Pleger, Ralf
Simone Young. Die Dirigentin
Ein Porträt
In den neunziger Jahren eroberte sie mit Bravour die ersten Adressen der Opern- und Konzertwelt und warf dabei das Klischeebild vom Maestro männlich, betagt, elitär in jeder Kategorie über den Haufen, schreibt der Biograf zu Beginn seines Porträts, wobei die mediale Ausschlachtung der Tatsache, dass es sich bei Simone Young um eine Frau handelt, zeitweilig groteske Züge annahm. Trotz ihrer steilen Karriere ist ihre Biografie nicht frei von Brüchen, was nicht ausschließlich mit ihrer Herkunft aus Australien zu tun hat, wo die Dirigierausbildung keine große Tradition aufweist.
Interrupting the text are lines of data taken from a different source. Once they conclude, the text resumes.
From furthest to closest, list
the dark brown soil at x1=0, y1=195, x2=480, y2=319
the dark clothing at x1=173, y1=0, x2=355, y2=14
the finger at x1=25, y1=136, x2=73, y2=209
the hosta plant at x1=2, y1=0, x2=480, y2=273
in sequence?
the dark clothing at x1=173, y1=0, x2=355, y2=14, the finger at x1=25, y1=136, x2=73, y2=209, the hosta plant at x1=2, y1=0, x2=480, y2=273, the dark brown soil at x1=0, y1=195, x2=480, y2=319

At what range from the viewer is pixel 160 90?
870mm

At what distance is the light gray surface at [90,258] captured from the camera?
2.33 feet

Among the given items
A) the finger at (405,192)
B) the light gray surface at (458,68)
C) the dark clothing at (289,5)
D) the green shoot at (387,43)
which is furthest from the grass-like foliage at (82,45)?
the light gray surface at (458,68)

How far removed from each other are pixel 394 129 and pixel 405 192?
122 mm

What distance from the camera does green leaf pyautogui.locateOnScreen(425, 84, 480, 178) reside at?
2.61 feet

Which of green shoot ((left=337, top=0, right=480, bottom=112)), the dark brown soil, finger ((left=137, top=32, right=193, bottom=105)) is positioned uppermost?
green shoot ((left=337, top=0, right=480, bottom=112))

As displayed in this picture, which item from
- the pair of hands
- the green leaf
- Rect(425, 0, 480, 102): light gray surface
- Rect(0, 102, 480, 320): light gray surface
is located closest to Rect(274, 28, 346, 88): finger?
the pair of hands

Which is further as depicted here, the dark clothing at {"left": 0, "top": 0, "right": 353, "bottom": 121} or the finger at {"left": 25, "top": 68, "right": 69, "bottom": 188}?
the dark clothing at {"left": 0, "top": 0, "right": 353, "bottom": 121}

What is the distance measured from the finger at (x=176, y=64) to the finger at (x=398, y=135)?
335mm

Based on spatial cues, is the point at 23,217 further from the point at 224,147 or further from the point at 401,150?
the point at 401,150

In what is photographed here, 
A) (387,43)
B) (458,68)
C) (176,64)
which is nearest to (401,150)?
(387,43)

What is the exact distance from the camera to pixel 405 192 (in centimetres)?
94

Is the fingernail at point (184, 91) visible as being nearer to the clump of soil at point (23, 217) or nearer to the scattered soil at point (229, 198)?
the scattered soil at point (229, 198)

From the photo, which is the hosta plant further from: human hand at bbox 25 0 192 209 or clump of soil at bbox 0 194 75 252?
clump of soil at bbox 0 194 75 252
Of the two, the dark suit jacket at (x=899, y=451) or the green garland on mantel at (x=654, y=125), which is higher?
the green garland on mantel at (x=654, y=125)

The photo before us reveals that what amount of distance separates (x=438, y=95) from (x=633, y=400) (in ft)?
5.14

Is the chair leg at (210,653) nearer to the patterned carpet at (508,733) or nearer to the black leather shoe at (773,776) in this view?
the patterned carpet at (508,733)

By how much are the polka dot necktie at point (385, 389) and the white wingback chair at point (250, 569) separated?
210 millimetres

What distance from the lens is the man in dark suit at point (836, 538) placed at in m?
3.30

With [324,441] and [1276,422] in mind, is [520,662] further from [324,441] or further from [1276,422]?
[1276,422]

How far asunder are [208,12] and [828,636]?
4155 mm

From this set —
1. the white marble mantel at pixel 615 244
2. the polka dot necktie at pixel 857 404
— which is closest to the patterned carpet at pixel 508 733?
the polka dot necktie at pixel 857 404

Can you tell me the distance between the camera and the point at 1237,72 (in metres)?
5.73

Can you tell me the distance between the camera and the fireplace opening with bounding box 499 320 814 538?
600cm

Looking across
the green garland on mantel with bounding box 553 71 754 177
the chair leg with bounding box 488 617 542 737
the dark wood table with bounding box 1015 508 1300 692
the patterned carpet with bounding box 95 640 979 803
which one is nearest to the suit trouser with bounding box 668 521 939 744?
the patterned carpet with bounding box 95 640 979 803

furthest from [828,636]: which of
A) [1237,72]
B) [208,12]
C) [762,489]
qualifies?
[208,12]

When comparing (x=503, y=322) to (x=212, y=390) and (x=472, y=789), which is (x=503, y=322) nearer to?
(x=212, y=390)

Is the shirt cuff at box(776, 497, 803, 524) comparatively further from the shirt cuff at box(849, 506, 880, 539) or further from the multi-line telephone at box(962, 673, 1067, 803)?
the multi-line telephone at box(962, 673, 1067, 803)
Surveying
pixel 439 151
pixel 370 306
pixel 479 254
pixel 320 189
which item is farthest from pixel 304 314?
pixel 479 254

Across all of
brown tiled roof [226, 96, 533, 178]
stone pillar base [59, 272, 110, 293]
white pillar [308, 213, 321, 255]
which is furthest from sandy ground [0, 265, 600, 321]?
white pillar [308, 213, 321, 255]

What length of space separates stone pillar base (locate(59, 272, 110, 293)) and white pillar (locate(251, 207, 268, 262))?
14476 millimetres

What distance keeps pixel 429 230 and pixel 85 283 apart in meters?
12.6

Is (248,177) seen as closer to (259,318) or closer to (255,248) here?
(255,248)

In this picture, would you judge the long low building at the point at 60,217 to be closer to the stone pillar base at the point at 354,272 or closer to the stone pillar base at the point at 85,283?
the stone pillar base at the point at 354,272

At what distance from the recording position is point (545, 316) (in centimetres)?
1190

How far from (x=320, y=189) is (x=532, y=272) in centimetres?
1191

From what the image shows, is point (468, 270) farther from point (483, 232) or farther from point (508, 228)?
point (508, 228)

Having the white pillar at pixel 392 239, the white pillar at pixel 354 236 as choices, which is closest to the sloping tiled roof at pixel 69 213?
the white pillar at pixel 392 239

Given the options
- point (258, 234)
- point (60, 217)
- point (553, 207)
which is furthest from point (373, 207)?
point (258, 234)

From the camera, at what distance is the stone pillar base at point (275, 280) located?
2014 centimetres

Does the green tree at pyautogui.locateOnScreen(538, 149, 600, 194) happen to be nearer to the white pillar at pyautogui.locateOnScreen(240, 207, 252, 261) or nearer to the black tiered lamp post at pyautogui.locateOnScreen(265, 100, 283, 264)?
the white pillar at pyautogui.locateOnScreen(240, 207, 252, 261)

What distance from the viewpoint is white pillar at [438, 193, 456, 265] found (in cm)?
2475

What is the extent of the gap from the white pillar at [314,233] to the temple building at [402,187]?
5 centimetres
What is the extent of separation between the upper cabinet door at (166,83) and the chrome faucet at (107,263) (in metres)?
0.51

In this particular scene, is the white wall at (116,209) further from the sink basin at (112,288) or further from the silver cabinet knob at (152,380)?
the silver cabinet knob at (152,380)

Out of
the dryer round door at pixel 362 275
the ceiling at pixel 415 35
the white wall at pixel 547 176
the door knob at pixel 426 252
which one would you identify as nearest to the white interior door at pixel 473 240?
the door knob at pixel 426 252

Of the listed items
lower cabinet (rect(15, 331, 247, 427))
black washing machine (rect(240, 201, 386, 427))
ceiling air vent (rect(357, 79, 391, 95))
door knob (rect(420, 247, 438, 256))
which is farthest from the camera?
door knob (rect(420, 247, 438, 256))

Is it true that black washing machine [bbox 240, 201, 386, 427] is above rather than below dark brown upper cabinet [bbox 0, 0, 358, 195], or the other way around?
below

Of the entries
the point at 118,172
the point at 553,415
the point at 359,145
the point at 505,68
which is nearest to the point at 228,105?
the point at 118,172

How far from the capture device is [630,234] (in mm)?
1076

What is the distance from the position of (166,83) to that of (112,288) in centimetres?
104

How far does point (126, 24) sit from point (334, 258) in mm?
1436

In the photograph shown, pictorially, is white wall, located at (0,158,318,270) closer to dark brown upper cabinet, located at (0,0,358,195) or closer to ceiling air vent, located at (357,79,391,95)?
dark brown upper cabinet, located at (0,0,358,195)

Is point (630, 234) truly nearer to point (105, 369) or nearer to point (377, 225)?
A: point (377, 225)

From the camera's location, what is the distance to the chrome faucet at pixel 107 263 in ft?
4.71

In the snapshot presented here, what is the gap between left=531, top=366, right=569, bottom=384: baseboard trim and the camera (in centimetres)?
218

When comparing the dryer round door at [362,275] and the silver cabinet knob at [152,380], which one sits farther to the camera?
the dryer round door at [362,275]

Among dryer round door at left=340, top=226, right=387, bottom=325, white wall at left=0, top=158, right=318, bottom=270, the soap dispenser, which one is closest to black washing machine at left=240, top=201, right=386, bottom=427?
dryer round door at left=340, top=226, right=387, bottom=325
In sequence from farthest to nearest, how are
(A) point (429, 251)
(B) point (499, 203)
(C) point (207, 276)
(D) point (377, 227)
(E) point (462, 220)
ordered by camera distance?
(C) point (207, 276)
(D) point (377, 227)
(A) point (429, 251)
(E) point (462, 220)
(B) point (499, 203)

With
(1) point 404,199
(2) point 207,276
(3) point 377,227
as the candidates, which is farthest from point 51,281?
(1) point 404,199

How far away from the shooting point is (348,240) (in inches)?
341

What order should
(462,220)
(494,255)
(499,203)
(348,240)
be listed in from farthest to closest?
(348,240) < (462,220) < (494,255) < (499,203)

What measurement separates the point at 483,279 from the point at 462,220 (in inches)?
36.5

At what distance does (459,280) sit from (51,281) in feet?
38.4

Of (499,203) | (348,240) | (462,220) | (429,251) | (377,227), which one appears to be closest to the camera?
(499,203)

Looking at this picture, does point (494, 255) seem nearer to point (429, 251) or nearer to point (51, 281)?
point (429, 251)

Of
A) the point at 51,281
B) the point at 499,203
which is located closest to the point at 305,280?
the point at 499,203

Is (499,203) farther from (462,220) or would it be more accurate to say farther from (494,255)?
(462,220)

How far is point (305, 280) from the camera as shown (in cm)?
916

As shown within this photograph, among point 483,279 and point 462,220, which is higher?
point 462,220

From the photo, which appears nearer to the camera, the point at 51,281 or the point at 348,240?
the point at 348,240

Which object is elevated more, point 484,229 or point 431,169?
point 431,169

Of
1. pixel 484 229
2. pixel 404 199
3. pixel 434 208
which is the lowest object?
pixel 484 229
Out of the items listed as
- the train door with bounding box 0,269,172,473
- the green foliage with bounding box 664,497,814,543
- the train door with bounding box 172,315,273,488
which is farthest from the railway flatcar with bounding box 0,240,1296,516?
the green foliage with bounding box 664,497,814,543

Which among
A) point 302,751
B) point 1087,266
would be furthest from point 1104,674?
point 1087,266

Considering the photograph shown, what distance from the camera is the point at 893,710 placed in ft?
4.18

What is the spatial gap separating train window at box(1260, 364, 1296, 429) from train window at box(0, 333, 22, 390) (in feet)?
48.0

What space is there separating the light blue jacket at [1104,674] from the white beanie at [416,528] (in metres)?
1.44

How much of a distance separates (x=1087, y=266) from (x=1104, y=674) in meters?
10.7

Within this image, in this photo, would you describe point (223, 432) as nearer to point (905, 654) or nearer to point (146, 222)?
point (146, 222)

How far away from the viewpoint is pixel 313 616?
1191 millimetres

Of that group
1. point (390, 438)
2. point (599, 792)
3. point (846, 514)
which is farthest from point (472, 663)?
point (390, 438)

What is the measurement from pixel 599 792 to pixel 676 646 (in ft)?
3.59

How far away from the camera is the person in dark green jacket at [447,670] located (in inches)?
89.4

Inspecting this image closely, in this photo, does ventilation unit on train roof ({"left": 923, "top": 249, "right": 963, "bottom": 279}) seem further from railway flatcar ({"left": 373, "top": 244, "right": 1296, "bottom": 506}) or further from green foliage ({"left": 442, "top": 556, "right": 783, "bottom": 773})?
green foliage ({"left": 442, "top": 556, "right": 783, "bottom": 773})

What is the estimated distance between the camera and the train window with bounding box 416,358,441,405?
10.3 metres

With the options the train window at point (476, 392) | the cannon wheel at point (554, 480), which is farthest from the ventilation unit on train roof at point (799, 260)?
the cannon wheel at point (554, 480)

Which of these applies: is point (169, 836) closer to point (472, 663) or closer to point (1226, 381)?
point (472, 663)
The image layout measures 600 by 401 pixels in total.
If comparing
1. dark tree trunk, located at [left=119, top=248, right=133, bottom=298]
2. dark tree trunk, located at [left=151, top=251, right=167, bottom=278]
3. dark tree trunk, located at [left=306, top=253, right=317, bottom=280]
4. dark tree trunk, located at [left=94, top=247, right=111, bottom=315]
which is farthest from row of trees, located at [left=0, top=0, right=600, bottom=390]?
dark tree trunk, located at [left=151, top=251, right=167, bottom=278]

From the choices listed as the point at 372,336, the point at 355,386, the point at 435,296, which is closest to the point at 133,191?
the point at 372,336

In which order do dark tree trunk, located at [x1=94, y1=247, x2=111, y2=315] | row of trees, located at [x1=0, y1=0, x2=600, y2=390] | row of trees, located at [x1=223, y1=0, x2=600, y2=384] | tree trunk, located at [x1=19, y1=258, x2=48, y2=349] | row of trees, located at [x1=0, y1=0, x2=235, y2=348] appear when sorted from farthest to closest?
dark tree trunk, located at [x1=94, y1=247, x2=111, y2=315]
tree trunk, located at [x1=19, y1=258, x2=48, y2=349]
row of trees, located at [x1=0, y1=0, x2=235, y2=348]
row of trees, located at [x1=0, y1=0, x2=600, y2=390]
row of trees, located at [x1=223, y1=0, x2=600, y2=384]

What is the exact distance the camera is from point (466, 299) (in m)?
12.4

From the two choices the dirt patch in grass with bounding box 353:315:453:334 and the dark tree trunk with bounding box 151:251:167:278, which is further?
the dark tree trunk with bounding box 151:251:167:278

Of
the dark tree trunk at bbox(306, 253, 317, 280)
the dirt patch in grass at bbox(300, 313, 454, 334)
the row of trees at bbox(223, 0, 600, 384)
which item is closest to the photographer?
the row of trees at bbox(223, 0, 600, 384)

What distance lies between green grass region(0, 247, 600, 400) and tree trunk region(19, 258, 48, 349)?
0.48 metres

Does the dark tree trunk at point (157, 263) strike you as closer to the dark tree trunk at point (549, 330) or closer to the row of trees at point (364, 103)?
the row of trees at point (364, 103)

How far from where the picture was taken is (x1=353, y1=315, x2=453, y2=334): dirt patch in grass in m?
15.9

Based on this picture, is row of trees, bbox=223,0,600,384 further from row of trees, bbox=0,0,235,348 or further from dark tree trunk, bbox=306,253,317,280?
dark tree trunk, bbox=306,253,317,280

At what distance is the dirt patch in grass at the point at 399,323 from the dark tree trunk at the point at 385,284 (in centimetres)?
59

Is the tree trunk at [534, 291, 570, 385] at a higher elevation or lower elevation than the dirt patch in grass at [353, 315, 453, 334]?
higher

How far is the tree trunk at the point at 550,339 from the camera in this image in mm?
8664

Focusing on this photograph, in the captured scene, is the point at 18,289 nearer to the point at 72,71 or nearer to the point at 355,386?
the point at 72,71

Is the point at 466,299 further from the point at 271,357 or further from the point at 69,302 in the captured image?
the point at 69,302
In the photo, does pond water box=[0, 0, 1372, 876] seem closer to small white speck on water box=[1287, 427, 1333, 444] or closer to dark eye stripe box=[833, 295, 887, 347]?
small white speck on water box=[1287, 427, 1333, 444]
Der Autor beginnt mit Kindheit und Studium, widmet sich dem Karrierebeginn im Opernhaus von Sydney und den Anfängen in Europa, um dann zur Weltkarriere überzugehen. Heute kann Young unseriöse Bemerkungen in der Presse wie Stiletto-Domina leicht ertragen, denn sie hat alles erreicht, was ein dirigierender Mensch sich wünschen kann. 1993 dirigierte sie ein knappes Jahr nach ihrem Debüt an der Wiener Volksoper an der dortigen Staatsoper, der Gralsburg des europäischen Musiktheaters. Die frauenabstinenten Wiener Philharmoniker engagierten sie sogar mehrfach. Heute erobert sie nicht mehr die Opernhäuser, sondern prägt sie künstlerisch. Seit 2005 ist sie Intendantin der Hamburger Staatsoper und Generalmusikdirektorin des dortigen Philharmonischen Staatsorchesters; eine Professur an der Hamburger Musikhochschule ist im letzten Winter hinzugekommen.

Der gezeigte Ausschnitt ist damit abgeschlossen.